Em maio de 2005, na Malásia, durante a última reunião do Codex, que depende da Organização das Nações Unidas, o debate sobre a rotulagem acabou em um beco sem saída e as partes decidiram voltar a discutir a questão no futuro. “Se existem empresas e governos tão seguros de que os transgênicos não produzirão efeitos secundários no longo prazo, por que esta resistência em etiquetá-los?”, perguntou Aleri Carreon, coordenadora da Campanha de Consumidores e Engenharia Genética do Greenpeace no México.

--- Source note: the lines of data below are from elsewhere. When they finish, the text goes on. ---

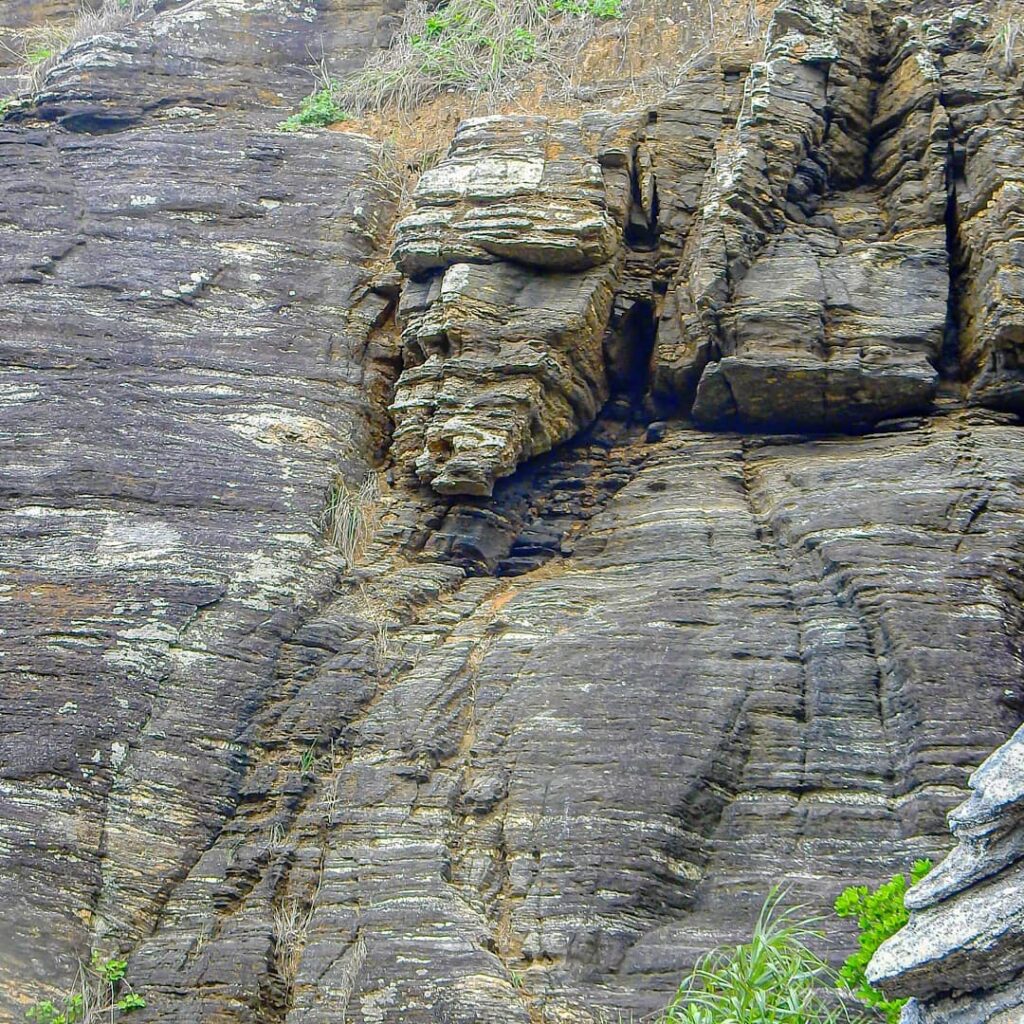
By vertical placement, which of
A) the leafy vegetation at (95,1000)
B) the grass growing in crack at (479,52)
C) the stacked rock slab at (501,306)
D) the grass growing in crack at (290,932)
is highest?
the grass growing in crack at (479,52)

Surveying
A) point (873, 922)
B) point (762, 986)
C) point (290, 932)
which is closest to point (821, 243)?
point (873, 922)

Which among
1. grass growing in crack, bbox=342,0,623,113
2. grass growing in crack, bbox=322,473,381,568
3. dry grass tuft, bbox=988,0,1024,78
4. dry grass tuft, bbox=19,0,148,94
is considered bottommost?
grass growing in crack, bbox=322,473,381,568

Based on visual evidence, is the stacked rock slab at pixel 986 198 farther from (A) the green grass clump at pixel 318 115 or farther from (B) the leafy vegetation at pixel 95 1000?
(B) the leafy vegetation at pixel 95 1000

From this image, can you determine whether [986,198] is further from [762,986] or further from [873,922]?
[762,986]

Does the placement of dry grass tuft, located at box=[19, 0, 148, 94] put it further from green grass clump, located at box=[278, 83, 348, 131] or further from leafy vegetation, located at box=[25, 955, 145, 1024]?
leafy vegetation, located at box=[25, 955, 145, 1024]

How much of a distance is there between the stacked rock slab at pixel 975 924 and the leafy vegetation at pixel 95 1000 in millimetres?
3051

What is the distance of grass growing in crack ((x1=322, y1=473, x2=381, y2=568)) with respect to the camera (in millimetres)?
7238

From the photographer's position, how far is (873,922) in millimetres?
4723

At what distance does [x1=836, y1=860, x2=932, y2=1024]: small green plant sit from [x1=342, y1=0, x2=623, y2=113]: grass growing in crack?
7140 millimetres

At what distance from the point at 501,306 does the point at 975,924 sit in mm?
4787

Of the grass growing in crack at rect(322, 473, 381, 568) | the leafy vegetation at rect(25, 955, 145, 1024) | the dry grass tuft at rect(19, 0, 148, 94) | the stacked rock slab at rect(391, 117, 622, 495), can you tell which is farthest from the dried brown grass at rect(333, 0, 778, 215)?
the leafy vegetation at rect(25, 955, 145, 1024)

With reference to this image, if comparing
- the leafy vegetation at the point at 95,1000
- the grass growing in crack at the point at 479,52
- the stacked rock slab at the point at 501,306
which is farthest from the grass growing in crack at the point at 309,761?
the grass growing in crack at the point at 479,52

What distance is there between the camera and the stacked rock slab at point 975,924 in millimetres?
3938

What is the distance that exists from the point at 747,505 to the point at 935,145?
9.20 feet
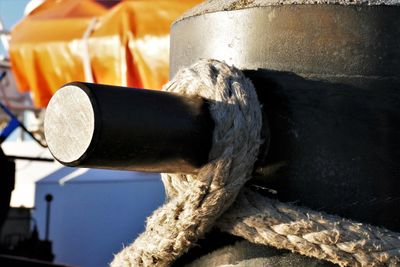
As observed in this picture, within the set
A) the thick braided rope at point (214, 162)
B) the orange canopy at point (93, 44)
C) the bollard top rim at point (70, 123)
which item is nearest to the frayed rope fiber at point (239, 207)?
the thick braided rope at point (214, 162)

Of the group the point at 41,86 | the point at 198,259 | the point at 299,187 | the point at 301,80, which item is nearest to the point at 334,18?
the point at 301,80

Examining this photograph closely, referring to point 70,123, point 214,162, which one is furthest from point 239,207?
point 70,123

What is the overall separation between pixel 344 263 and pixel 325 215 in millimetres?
51

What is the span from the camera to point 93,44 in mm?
3379

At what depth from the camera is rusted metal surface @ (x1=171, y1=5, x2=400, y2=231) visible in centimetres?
67

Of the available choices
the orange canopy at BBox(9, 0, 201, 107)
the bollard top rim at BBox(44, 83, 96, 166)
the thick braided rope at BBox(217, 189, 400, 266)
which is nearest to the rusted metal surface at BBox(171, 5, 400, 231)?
the thick braided rope at BBox(217, 189, 400, 266)

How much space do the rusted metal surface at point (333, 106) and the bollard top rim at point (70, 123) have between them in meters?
0.20

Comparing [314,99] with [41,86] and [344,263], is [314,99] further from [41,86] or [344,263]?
[41,86]

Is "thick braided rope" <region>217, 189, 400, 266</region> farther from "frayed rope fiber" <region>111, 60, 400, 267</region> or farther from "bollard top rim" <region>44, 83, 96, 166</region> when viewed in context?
"bollard top rim" <region>44, 83, 96, 166</region>

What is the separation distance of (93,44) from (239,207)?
2832 millimetres

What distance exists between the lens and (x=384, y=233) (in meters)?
0.66

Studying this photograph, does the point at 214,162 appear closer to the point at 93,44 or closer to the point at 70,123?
the point at 70,123

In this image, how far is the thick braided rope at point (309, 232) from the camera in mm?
635

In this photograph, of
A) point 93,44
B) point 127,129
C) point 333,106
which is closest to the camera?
point 127,129
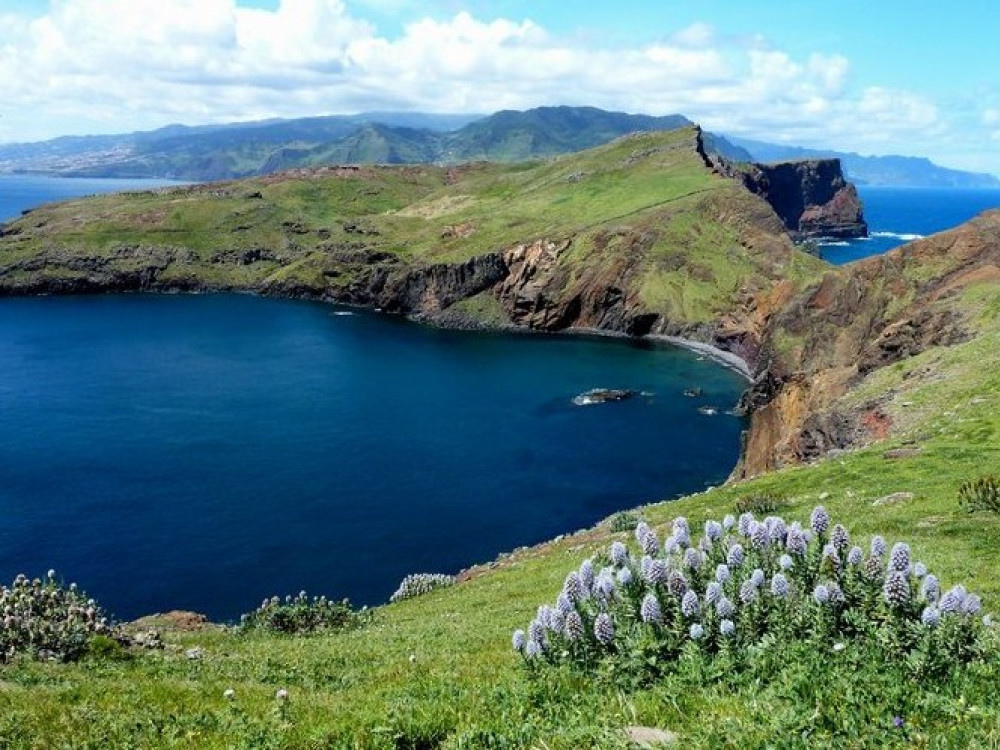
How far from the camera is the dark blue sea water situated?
6538 centimetres

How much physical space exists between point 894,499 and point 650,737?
23.5 meters

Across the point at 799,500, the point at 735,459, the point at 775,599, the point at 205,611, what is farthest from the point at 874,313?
the point at 775,599

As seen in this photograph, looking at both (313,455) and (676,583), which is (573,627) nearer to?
(676,583)

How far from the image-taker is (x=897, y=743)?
740 centimetres

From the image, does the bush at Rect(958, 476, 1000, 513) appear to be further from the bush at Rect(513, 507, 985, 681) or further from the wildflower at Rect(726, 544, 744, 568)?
the wildflower at Rect(726, 544, 744, 568)

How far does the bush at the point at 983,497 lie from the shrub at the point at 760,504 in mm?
6559

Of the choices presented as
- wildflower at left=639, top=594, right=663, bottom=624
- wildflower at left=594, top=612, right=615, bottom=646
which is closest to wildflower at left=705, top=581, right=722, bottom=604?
wildflower at left=639, top=594, right=663, bottom=624

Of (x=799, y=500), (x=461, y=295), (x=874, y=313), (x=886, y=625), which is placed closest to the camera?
(x=886, y=625)

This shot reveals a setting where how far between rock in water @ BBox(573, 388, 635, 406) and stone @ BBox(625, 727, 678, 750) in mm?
105405

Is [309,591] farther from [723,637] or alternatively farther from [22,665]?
[723,637]

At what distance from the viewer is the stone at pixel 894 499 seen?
1094 inches

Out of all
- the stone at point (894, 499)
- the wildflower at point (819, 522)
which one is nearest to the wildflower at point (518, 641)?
the wildflower at point (819, 522)

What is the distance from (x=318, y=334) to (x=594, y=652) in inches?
6281

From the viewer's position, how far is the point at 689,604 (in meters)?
10.2
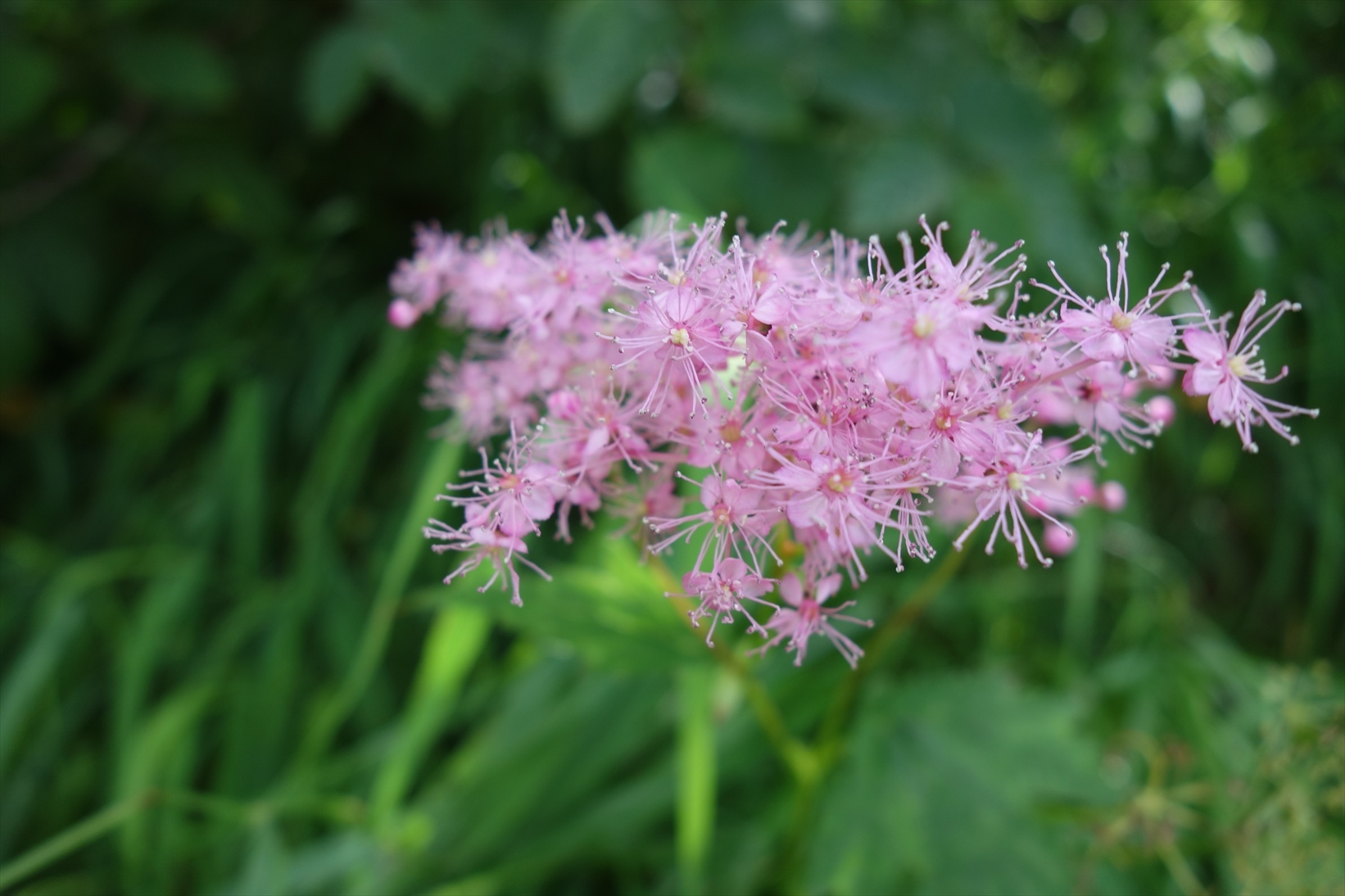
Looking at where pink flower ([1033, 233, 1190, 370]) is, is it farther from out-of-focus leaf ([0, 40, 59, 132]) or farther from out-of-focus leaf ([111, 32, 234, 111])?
out-of-focus leaf ([0, 40, 59, 132])

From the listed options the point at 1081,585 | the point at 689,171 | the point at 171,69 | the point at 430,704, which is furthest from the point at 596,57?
the point at 1081,585

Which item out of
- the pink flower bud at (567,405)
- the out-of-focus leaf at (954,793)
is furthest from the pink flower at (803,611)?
the out-of-focus leaf at (954,793)

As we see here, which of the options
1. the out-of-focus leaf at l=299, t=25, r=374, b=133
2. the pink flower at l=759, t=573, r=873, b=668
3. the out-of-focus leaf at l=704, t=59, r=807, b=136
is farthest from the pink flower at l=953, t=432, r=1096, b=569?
the out-of-focus leaf at l=299, t=25, r=374, b=133

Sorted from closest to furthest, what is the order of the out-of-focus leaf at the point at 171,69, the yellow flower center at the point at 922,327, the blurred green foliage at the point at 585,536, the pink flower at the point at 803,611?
1. the yellow flower center at the point at 922,327
2. the pink flower at the point at 803,611
3. the blurred green foliage at the point at 585,536
4. the out-of-focus leaf at the point at 171,69

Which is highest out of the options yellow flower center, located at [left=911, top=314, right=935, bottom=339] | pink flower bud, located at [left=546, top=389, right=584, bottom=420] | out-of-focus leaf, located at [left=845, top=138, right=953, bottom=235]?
out-of-focus leaf, located at [left=845, top=138, right=953, bottom=235]

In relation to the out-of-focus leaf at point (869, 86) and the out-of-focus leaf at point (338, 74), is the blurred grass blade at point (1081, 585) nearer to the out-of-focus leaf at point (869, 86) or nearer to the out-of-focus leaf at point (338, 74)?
the out-of-focus leaf at point (869, 86)

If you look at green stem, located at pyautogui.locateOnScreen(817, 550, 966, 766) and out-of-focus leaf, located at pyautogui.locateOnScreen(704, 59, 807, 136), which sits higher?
out-of-focus leaf, located at pyautogui.locateOnScreen(704, 59, 807, 136)

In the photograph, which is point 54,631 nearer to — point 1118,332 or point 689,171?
point 689,171
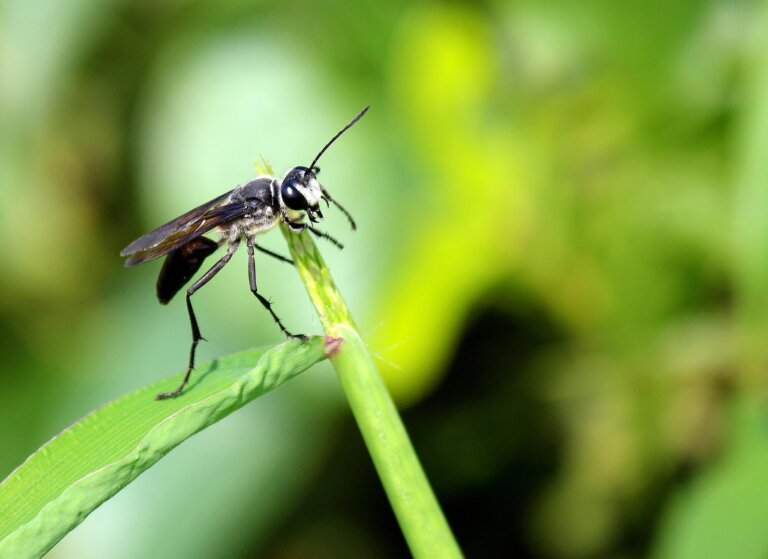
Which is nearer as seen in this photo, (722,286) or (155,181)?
(722,286)

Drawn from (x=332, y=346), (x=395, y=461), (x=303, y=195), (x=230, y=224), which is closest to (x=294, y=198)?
(x=303, y=195)

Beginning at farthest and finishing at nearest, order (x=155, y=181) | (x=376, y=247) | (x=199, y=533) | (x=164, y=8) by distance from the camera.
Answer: (x=164, y=8) < (x=155, y=181) < (x=376, y=247) < (x=199, y=533)

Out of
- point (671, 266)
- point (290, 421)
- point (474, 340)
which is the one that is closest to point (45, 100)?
point (290, 421)

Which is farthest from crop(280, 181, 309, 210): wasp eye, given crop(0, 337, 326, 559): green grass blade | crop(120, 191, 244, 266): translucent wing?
crop(0, 337, 326, 559): green grass blade

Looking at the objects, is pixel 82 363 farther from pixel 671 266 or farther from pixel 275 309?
pixel 671 266

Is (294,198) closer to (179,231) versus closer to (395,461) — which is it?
(179,231)

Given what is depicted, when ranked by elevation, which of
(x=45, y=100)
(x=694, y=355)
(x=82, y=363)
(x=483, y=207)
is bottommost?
(x=694, y=355)

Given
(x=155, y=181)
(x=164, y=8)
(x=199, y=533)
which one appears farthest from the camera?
(x=164, y=8)
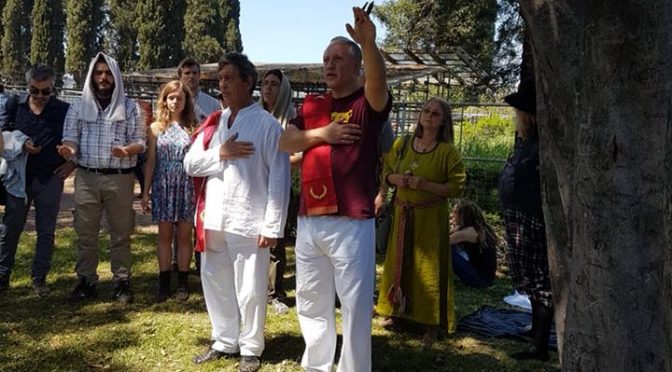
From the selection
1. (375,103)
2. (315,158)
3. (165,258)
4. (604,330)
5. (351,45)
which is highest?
(351,45)

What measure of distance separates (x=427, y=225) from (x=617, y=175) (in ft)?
8.40

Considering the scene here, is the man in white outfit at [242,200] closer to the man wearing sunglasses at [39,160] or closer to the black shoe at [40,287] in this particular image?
the man wearing sunglasses at [39,160]

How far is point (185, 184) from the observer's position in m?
5.00

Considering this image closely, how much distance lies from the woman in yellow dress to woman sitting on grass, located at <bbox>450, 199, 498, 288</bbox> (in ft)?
4.72

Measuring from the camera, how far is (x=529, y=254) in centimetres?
405

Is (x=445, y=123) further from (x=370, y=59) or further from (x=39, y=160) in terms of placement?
(x=39, y=160)

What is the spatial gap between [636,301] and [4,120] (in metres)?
4.89

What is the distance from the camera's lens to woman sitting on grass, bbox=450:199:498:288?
19.2ft

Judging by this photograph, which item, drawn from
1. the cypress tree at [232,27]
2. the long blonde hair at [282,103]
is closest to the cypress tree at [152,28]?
the cypress tree at [232,27]

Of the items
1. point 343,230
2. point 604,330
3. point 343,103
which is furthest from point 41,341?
point 604,330

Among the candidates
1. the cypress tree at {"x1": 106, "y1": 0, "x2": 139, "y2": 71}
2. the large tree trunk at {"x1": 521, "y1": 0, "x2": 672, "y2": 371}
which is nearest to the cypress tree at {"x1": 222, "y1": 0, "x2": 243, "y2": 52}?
the cypress tree at {"x1": 106, "y1": 0, "x2": 139, "y2": 71}

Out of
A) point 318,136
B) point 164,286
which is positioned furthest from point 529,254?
point 164,286

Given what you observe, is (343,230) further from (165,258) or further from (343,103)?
(165,258)

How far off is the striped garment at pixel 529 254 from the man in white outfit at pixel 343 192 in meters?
1.32
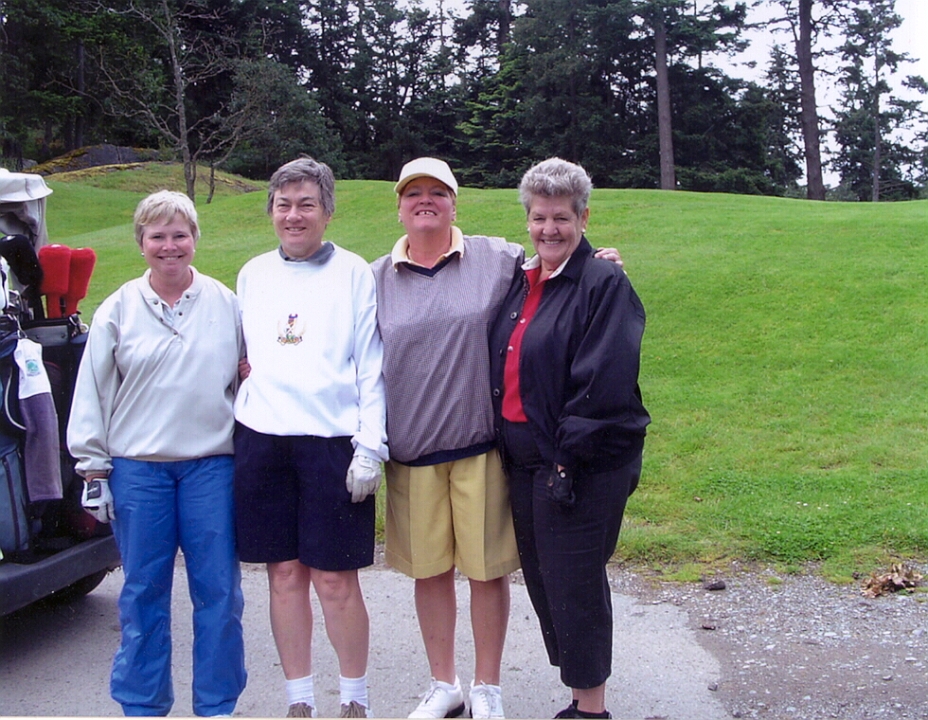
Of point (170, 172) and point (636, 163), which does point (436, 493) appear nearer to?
point (636, 163)

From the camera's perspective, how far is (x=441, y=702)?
3.32 m

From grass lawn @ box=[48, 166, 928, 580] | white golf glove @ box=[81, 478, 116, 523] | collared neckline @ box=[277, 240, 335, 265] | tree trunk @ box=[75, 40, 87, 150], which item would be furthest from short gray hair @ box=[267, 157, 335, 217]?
tree trunk @ box=[75, 40, 87, 150]

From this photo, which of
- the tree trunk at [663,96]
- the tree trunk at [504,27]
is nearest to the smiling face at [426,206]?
the tree trunk at [504,27]

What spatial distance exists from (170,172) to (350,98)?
71.3ft

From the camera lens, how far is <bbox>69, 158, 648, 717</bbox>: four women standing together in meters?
2.95

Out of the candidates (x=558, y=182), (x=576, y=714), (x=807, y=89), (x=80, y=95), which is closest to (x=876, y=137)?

Segundo o argentino Hopp, “a rotulagem deve fornecer informação ao consumidor e não medo, nem servir para discriminação política” de quem vende alimentos derivados de OGM, afirmou. Para o cientista, que considera que organizações como o Greenpeace são fundamentais no tocante aos transgênicos, se um alimento não é seguro, não deveria ser rotulado, mas simplesmente proibido.
* Com as colaborações de Marcela Valente (Argentina), Mario Osava (Brasil) e Daniela Estrada (Chile).